#### To-do item:
In the data below, replace "Candleholder" with "Candle Holder" and leave everything else unchanged. Omit the pictures from your answer.

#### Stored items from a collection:
- Opening Delimiter -

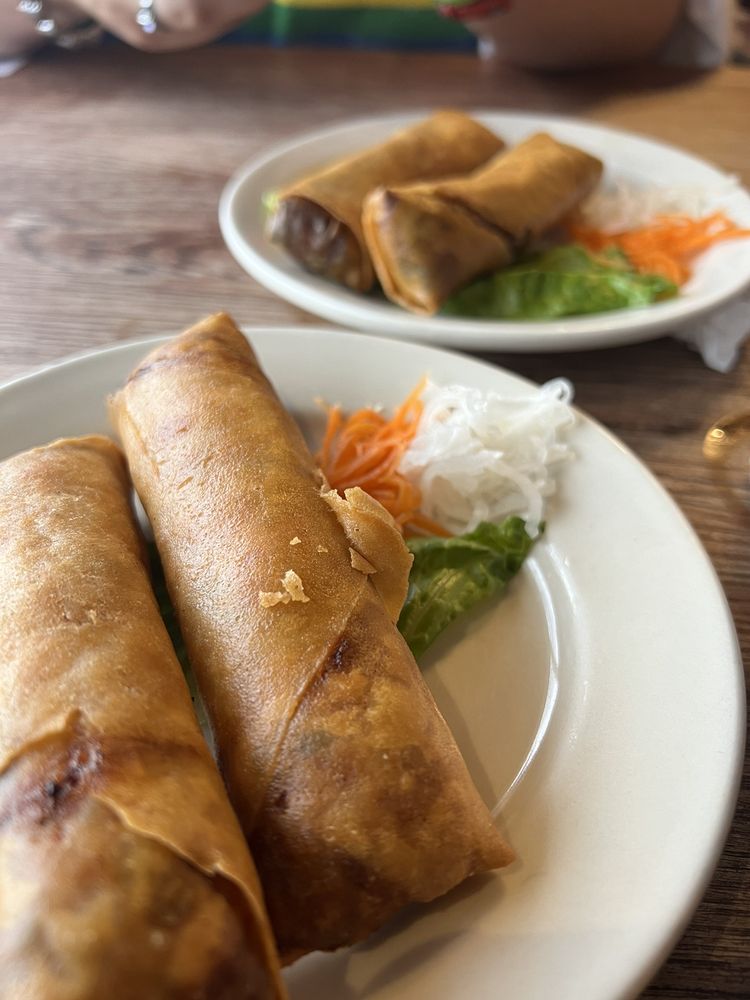 WONDERPHO NOODLES & SPRING ROLL BAR Updated September 2024 150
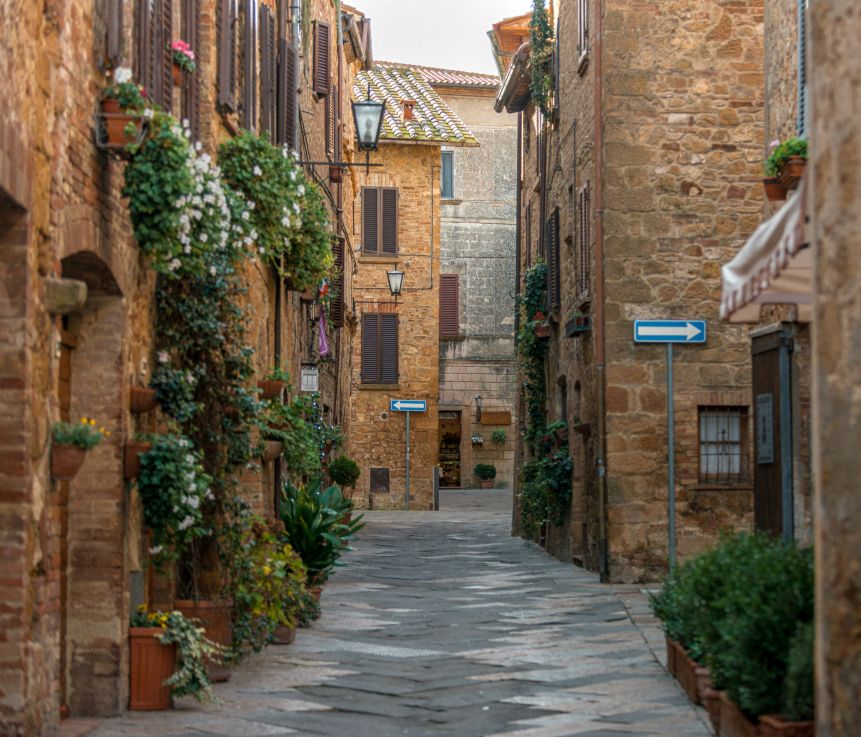 Why 7 Days Is the Sweet Spot for Many First Trips to Tuscany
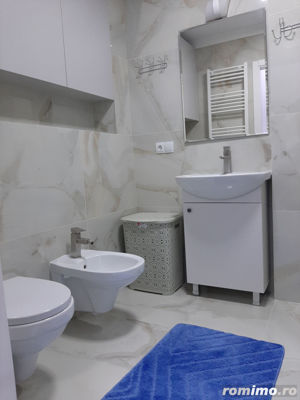 apartament cu 2 camere Faget - imagine 3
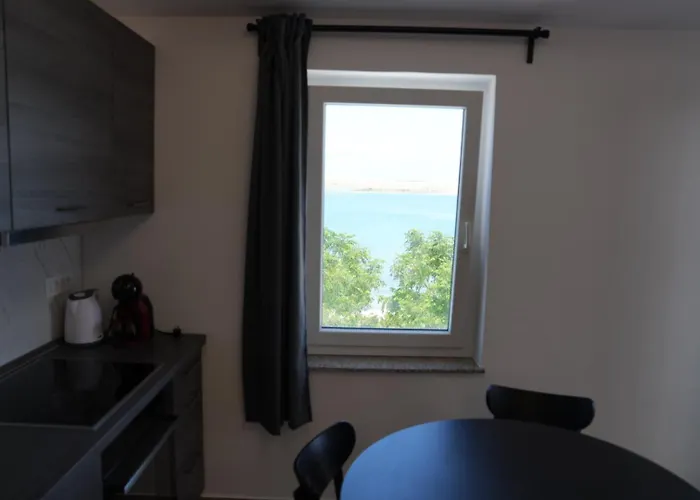 Appartement Ivanovic *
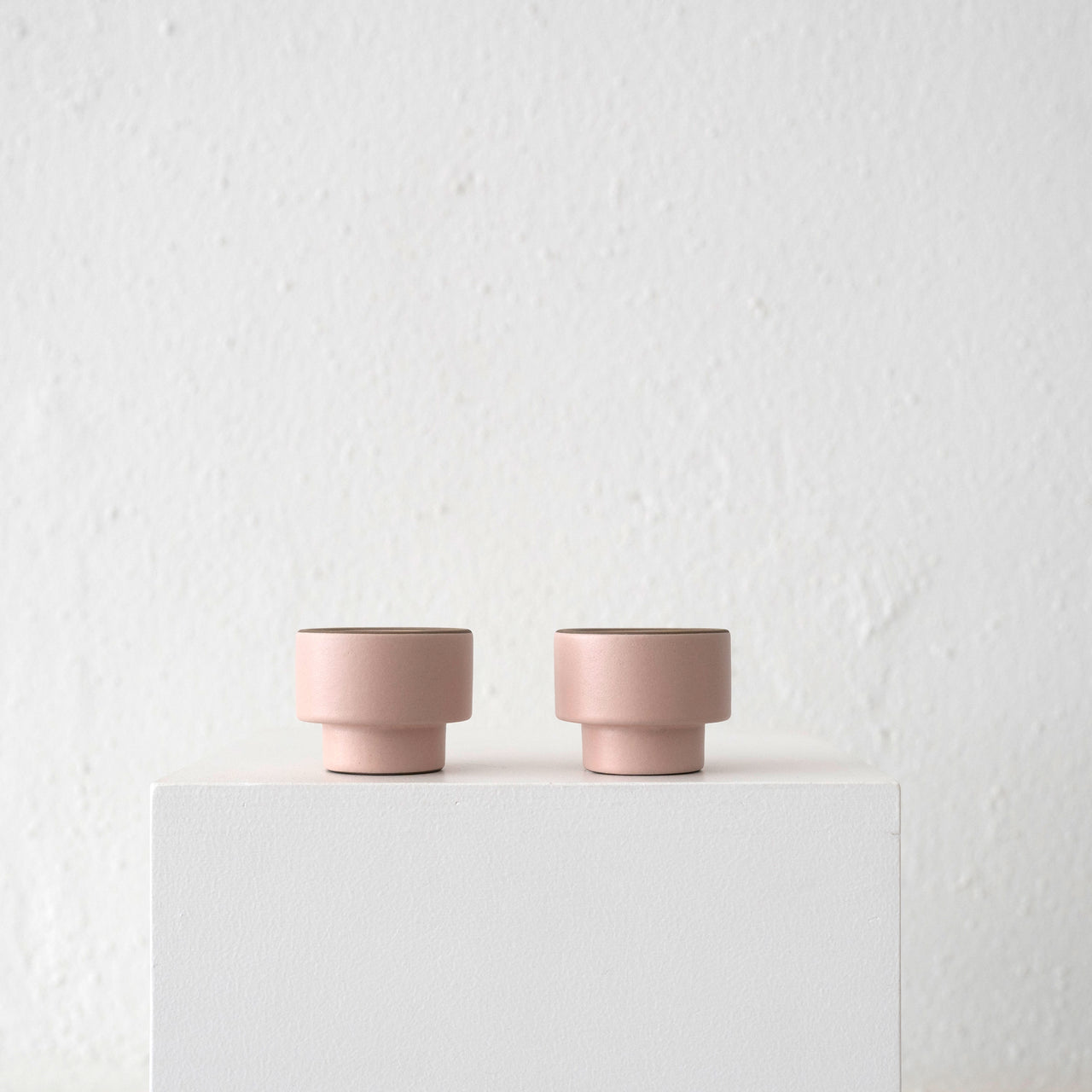 Heath Candleholder - Rosalba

- Closing Delimiter -

#### Response area:
 WONDERPHO NOODLES & SPRING ROLL BAR Updated September 2024 150
 Why 7 Days Is the Sweet Spot for Many First Trips to Tuscany
 apartament cu 2 camere Faget - imagine 3
 Appartement Ivanovic *
 Heath Candle Holder - Rosalba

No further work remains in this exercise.